E-commerce & products

Build a Fynd Product Catalog Database With Python (2026)

Build a structured product catalog database from Fynd D2C storefronts — automated ingestion, dedup, schema design. Python recipes with Thirdwatch actor.

May 26, 2026 · 6 min read · 1,316 words

See the scraper →

Thirdwatch's Fynd Platform Scraper returns structured product data from any Fynd-powered D2C storefront — product IDs, slugs, pricing, discounts, ratings, stock status, and brand attribution. Built for developers building product catalog databases, comparison engines, price-tracking systems, or D2C analytics platforms.

Why build a catalog database from Fynd storefronts

Fynd Platform powers a growing segment of India's D2C storefronts. According to Inc42's D2C report, India had over 800 funded D2C brands by end of 2025, and a significant share run their storefronts on Fynd's commerce infrastructure. Unlike marketplace listings where product data is standardized by the marketplace, each Fynd storefront is a standalone product catalog with its own pricing logic, collection taxonomy, and inventory rules.

For developers building product comparison tools, price trackers, or D2C market intelligence platforms, this means you need a reliable ingestion pipeline that can pull structured data from arbitrary Fynd storefronts and normalize it into a consistent schema. The alternative — writing custom scrapers per storefront — fails at scale because every Fynd store shares the same underlying platform and breaks identically when Fynd updates its frontend.

The Fynd Scraper returns a consistent schema across all Fynd storefronts: store_domain, product_id, slug, product_name, brand, price, price_max, original_price, discount_percent, currency, rating, rating_count, image_url, url, in_stock, item_type, and source_query. One API call per store, consistent output, ready for database ingestion.

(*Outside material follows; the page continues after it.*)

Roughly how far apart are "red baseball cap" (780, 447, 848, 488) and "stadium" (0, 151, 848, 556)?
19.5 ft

How does this compare to alternatives?

Three paths to a Fynd product catalog database:

Approach	Reliability	Setup time	Maintenance
Custom BeautifulSoup scraper per store	Medium; breaks on platform updates	2-4 hours per store	You fix every breakage
Headless browser automation (Playwright)	Higher; handles JS rendering	1-2 days for robust setup	Browser + anti-bot drift
Thirdwatch Fynd Scraper API + your DB	Production-grade, platform-change resilient	30 minutes	Thirdwatch tracks Fynd changes

The Fynd Scraper actor page abstracts the extraction layer entirely. Your code handles only what it should: calling the API, transforming the output, and writing to your database.

How to build a Fynd product catalog database

Step 1: How do I authenticate and install dependencies?

Get a free Apify API token at apify.com, install the Python client, and set up your database.

export APIFY_TOKEN="apify_api_xxxxxxxxxxxxxxxx"
pip install apify-client duckdb pandas

Step 2: How do I design the catalog schema?

Define a schema that maps directly to the actor's output fields. DuckDB for local development, PostgreSQL for production.

import duckdb

db = duckdb.connect("fynd_catalog.duckdb")
db.execute("""
    CREATE TABLE IF NOT EXISTS products (
        store_domain   VARCHAR,
        product_id     VARCHAR,
        slug           VARCHAR,
        product_name   VARCHAR,
        brand          VARCHAR,
        price          DOUBLE,
        price_max      DOUBLE,
        original_price DOUBLE,
        discount_percent DOUBLE,
        currency       VARCHAR,
        rating         DOUBLE,
        rating_count   INTEGER,
        image_url      VARCHAR,
        url            VARCHAR,
        in_stock       BOOLEAN,
        item_type      VARCHAR,
        source_query   VARCHAR,
        pulled_at      DATE,
        PRIMARY KEY (store_domain, product_id, pulled_at)
    )
""")
print("Schema ready")

The composite primary key (store_domain, product_id, pulled_at) lets you store historical snapshots without dedup conflicts. Each weekly pull creates new rows; querying the latest snapshot per product uses a simple window function.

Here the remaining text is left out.